After Mrs. Birling learns that she refused help to this girl in a time of desperate need, she shows no remorse the same as her husband, showing the audience the huge generation gap and attitudes that have developed in Sheila, Gerald and Eric. The Inspector then reveals the twist in the story of how it was Eric who got Daisy/Eva pregnant and it was then that she took her and her un-born child’s life as she was far too poor to look after herself- let alone a baby. Mr. and Mrs. Birling are devastated and concerned for their family’s reputation-more than their responsibility in the whole thing!
Eric and Sheila unite as the younger generation- and of course siblings- against their parents and rebel against almost everything they say. They realise that they need to change as people as it is too late for their narrow minded; quite harsh parents and with this truth and acceptance of responsibility is the way to do this.
All of these important issues that Priestly based ‘An Inspector Calls’ around are very resonant to the society we live in today.
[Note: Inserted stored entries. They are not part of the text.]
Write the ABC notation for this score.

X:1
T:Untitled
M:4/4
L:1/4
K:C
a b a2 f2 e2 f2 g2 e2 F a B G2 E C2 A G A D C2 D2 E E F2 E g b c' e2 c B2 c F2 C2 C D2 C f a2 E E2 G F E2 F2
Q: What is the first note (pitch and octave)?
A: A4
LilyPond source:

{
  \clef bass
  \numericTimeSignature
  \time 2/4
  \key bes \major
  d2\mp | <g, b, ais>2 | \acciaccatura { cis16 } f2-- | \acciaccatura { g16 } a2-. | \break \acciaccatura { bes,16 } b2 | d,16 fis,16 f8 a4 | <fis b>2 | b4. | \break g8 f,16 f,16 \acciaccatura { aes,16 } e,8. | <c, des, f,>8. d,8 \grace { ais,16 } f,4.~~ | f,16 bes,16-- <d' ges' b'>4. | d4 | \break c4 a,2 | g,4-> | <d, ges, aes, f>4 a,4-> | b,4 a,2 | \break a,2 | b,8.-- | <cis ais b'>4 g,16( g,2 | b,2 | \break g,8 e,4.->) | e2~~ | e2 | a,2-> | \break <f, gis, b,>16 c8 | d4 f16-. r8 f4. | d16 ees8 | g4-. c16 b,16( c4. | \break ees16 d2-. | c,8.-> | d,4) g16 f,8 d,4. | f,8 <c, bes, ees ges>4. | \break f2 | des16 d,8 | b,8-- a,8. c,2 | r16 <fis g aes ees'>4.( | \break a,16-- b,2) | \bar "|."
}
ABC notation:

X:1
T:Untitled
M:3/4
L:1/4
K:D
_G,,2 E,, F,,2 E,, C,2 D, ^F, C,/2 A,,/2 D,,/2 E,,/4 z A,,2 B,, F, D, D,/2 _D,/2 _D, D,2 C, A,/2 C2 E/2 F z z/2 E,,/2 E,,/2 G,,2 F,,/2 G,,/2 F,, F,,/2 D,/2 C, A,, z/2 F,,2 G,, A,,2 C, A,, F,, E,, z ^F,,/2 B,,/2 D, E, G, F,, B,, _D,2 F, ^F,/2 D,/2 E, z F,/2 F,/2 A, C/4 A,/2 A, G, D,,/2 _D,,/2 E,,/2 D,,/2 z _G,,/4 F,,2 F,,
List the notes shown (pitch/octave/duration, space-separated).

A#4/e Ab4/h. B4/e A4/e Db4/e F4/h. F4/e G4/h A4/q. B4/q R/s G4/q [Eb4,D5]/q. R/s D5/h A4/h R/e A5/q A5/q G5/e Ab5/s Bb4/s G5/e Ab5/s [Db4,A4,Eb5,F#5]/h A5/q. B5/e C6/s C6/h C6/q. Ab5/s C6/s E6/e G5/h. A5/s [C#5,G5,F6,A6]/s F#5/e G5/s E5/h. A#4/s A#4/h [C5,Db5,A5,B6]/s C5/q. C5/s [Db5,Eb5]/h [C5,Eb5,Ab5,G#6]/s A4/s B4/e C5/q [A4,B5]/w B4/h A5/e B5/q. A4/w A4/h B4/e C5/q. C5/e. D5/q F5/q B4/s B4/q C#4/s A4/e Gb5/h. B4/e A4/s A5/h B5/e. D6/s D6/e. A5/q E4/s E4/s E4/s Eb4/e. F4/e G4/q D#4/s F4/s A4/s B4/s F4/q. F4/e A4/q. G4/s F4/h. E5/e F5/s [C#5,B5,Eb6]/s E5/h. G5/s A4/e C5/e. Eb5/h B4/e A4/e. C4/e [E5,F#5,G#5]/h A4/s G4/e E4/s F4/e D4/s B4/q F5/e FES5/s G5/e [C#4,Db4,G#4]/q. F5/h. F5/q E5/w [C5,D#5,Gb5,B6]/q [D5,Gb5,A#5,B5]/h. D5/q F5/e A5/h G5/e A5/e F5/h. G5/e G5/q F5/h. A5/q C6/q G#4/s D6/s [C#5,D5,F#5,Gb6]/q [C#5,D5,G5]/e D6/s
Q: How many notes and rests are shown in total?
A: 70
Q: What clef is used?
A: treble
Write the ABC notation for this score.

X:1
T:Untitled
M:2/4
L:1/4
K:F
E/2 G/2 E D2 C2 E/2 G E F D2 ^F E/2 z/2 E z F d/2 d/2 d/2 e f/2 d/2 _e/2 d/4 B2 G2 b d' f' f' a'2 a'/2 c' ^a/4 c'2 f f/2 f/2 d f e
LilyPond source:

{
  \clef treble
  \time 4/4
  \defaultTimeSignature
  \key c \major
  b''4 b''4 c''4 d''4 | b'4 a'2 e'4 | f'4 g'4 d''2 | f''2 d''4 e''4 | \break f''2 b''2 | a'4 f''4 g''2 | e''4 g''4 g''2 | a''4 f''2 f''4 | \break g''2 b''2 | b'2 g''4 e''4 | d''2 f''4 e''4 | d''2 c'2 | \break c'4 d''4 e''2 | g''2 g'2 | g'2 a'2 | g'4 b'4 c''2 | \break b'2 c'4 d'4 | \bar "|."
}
Although we have moved on hugely from when the play was set in 1912 there are still severe un-equalities in the world surrounding class division as well as gender hierarchy and the relevance of shared responsibility will always apply to society; Priestley’s play will always very rightly remind the audience of the importance of such serious issues. The audience witness Sheila’s character go on a huge journey from being told what to do and say and even how to think and feel to becoming and independent more open minded confident women. Then main issue I feel is that class is not everything, Eva Smith and Sheila where practically the same person but just from a different class. But because of them being from different classes it made them out to be very different women, the classism is in fact dangerous, suffocating, retrograde thing that class barriers should be broken down in the interests of building a better, fairer society.